My entry into the wastewater sector was very unconventional. I had been working for the City of Long Beach Water Department as the Procurement Officer for a few years already in 2014. The Sewer Superintendent was about to retire and my boss at the time, Assistant General Manager of Operations, Tai Tseng, P.E., started talking to me about the position and why he thought I would be a good fit for the role. Although I had no prior Sewer experience, he explained how my managerial skills would be an asset to the division, and I decided to go for it. I am happy to say that it’s been 5 years since I took on the challenge and I am so glad I did. Although the learning curve was steep, I had a great team that supported me and helped me understand the more technical aspects of the job. I’m still learning new things all the time, but I wouldn’t want to ever be done with that.
How did you get involved as a CWEA volunteer?
I was new to the industry and wanted to learn as much as I could right away. I started off by attending CWEA events like the AC and CSC Summer Meeting. It was at these events that I met a network of professionals who all advised me that the best way to learn about the industry was to get involved with different projects or groups through volunteering.
What do you enjoy about being a volunteer?

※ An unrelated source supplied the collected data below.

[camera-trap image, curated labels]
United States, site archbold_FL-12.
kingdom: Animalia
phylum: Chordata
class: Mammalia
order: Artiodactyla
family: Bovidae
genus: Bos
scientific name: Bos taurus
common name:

It’s a unique opportunity to collaborate with people from different organizations and different regions on something that benefits the industry overall. There’s a camaraderie among volunteers because we are all there because we believe in the project enough that we are willing to give our time and energy to it. It’s also very rewarding to see the positive outcome or change that you helped to generate through your efforts.
What does it mean to you being a certified Collection System professional?
It represents a standard that all Certified professionals can point to as evidence that they have the knowledge expected at that grade level to perform the associated duties in that role. Since CWEA certification is widely-accepted as the industry standard for Collection Systems, I know that it is something that will benefit me throughout my career – even if I move to another organization or agency.
Why is it important for the profession?
It is important to have a standard that is independent of individual opinions or interests. Professional certification is an objective measurement of the certificate holder’s competency in that specialty area and grade level. It gives the industry the credibility to say to our customers, “the people working to provide you with service are knowledgeable, competent, and trained professionals.” It’s important that our customers know that they can trust the quality of the work we are doing, and certifications are one of the ways that we can establish that trust.
Advice for test takers?
Study, study, study. Take advantage of as many training opportunities as you can – from informal study groups to scheduled classes. Spend time doing practice questions from the recommended textbooks and study guides. Try to recreate the testing environment by giving yourself a timed practice test where you don’t have the answers in front of you. The more you get used to that scenario, the less nervous you’ll be when you take the real thing. And if you don’t pass on your first try, don’t get discouraged. Try again and keep striving for higher grade levels. It’s an investment in yourself and your future that will pay off with more and better opportunities.
Is there something you think is surprising most people don’t know about the Collection System profession you’d like to share?
What might be surprising about the Collection System profession is just how important technology and innovation is. Whether operating equipment, maintaining a facility, or doing everyday maintenance duties, our industry relies on technology to keep up with today’s challenges and maintain safe and efficient collection systems that protect health and the environment. There is continuous innovation in this industry which underscores the importance of professional certifications.
Any other advice for new people entering the sector on how to get ahead and be successful?
Learn as much as you can from people that have been in the industry for a long time. Seek out mentorships and challenge yourself to learn something new on a regular basis. Strive for those professional certifications, even if your agency doesn’t require them. An important trait that I see in many successful people is adaptability to change. The leaders of tomorrow will be those who are most comfortable with change and who are willing to try new approaches to solve problems. They don’t see challenges as obstacles, but rather, as opportunities to learn and grow. Collaboration is another skill that is essential for long-term success. Don’t worry if these aren’t naturally part of your personality – you can get better at almost anything by just practicing!